Auch das Verbotsschild hält die Abfallsünder nicht ab. Obwohl in der Grünschnittannahmestelle in Foto:  

Direkt neben den idyllisch gelegenen und gepflegten Angelteichen in Dietlas wird eine illegale Mülldeponie immer größer. Die Ortsteilräte wollen nicht länger tatenlos zuschauen und den Platz gestalten.

Dietlas - Die Sitzungen des Ortsteilrates in Dietlas verlaufen oft anders als in anderen Orten. Die jungen Mitglieder um Ortsteilbürgermeisterin Marie-Kristin Lange (parteilos) stellen bei Problemen meist als Erstes die Frage: „Was können wir tun?“. So auch bei dem Müll-Problem.
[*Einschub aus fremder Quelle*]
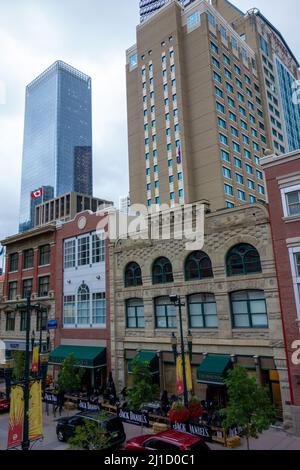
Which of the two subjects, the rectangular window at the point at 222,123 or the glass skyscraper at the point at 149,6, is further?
the glass skyscraper at the point at 149,6

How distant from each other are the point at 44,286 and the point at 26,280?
12.4 ft

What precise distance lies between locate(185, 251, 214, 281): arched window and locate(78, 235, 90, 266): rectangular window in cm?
1184

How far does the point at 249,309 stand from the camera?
70.8ft

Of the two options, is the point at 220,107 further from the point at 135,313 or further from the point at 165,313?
the point at 165,313

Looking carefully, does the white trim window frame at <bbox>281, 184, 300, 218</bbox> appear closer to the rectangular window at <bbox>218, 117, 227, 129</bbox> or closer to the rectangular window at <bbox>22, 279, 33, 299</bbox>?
the rectangular window at <bbox>22, 279, 33, 299</bbox>

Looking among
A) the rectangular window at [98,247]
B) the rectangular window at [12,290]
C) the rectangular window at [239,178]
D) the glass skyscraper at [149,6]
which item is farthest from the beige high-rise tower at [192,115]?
the glass skyscraper at [149,6]

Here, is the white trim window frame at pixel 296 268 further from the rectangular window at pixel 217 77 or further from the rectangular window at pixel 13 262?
the rectangular window at pixel 217 77

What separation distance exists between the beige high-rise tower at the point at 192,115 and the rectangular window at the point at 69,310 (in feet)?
98.0

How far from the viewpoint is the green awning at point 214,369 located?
20.6 metres

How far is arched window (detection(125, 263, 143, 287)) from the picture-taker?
2814 cm

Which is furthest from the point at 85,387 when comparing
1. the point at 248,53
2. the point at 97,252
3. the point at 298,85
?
the point at 298,85

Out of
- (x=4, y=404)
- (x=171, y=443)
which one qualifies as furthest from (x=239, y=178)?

Ein großes Ärgernis für viele Bürger des Ortes, für die Ortsteilräte, die Mitglieder des Angelvereins und die Radfahrer, die den Feldatal-Radweg nutzen, ist die immer weiter wachsende illegale Müllkippe im Bereich „Schwarzer Weg“. Direkt neben den Angelteichen, am Radweg gelegen, liegt haufenweise Dreck im Wald. Da wurde Grünschnitt entsorgt, massiver Baum- und Strauchschnitt lagert dort, der offensichtlich mit großen Fahrzeugen antransportiert wurde. Aber auch Haus- und Plastikmüll haben hier Müllsünder einfach in den Wald gekippt. Appelle helfen hier nicht weiter. Davon sind die Dietlaser Ortsteilräte überzeugt. Denn auch das gut lesbare Schild „Schutt abladen verboten“ hält die Müllsünder nicht ab.
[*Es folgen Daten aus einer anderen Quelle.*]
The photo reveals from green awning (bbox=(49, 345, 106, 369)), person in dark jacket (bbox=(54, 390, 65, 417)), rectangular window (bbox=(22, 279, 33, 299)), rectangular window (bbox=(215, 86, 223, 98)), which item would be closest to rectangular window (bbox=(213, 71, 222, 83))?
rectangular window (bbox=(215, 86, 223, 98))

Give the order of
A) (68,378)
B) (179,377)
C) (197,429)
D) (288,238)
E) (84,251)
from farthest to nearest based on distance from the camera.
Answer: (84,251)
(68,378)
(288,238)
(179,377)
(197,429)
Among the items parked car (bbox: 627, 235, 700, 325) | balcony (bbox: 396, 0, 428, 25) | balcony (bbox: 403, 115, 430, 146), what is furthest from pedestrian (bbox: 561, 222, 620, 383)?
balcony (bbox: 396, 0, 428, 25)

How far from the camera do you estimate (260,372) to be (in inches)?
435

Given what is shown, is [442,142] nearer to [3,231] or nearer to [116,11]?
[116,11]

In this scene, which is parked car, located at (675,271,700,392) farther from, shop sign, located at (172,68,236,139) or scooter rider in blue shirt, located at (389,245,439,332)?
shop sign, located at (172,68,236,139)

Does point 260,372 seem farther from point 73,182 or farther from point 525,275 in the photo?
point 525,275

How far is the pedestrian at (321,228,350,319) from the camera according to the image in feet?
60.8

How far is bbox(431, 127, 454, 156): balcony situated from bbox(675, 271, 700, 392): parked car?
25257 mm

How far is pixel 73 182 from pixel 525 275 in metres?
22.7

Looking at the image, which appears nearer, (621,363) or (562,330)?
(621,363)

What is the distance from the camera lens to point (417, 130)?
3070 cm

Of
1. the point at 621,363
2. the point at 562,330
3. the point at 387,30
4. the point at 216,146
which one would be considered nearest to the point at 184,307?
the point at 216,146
Deshalb unterbreitete Marie-Kristin Lange im Ortsteilrat den Vorschlag, diesen Platz zu gestalten. Dazu müsste der illegale Abfall abgefahren und der Platz wieder in Ordnung gebracht werden. Danach könnte direkt an der Auffahrt zum Wald eine Sitzgruppe aufgestellt werden, die einmal die Zufahrt zum Wald für die unbelehrbaren Müllsünder versperrt, aber auch zum Verweilen einlädt. Mit Blick auf die Angelteiche könne man sich hier wirklich gut erholen. Diesen Ruheplatz könnten dann nicht nur die Dietlaser nutzen, sondern auch die Gäste, die auf dem beliebten Feldatal-Radweg unterwegs sind. Das Schild „Schutt abladen verboten“ würde stehen bleiben, und für die ganz Unbelehrbaren schlug die Ortsteilbürgermeisterin das Errichten eines Totholzzaunes vor, damit wirklich niemand mehr mit dem Auto in den Wald fahren kann.

Peter Neumann (parteilos), Bürgermeister der Krayenberggemeinde, begrüßte den Vorschlag und sagte auch die Unterstützung der Gemeinde zu. Er machte aber auch darauf aufmerksam, dass es nicht die Aufgabe der Allgemeinheit sein könne, „den Dreck dieser Leute zu entsorgen“. Da er auf der anderen Seite der Felda wohne, könne er beobachten, dass es sich meist nicht um Bürger aus Dietlas handele, die dort ihren Müll entsorgen. Leider liege der Fluss dazwischen, ehe er den Schlenker bis zum „Schwarzen Weg“ gefahren sei, hätten die Abfallsünder das Zeug längst abgekippt und seien verschwunden.

Bürger, die etwas beobachten, sollten sich bei der Gemeindeverwaltung melden. Diese Art der Müllentsorgung sei kein Kavaliersdelikt. Das Umweltamt des Wartburgkreises könne hier empfindliche Strafen verhängen. Und wer so etwas mache, sollte auch bestraft werden, da waren sich die Ortsteilräte mit dem Bürgermeister einig. Auch hinterfragten sie den Sinn solcher Aktionen. Nur weil hier vor vielen Jahren einmal eine Deponie war, könne das Areal nicht einfach weiter als Müllplatz genutzt werden. Außerdem mache es keinen Sinn. Jeder Bürger der Krayenberggemeinde habe die Möglichkeit, seinen Grünschnitt kostenfrei in der Grünschnittannahmestelle des Abfallwirtschaftszweckverbandes in Merkers zu entsorgen. Die gelben Säcke werden abgefahren und der Restmüll gehöre in die Tonne. Wenn die einmal nicht reiche, könnten auch diese Abfälle gegen einen geringen Obolus nach Merkers gefahren werden, so Neumann.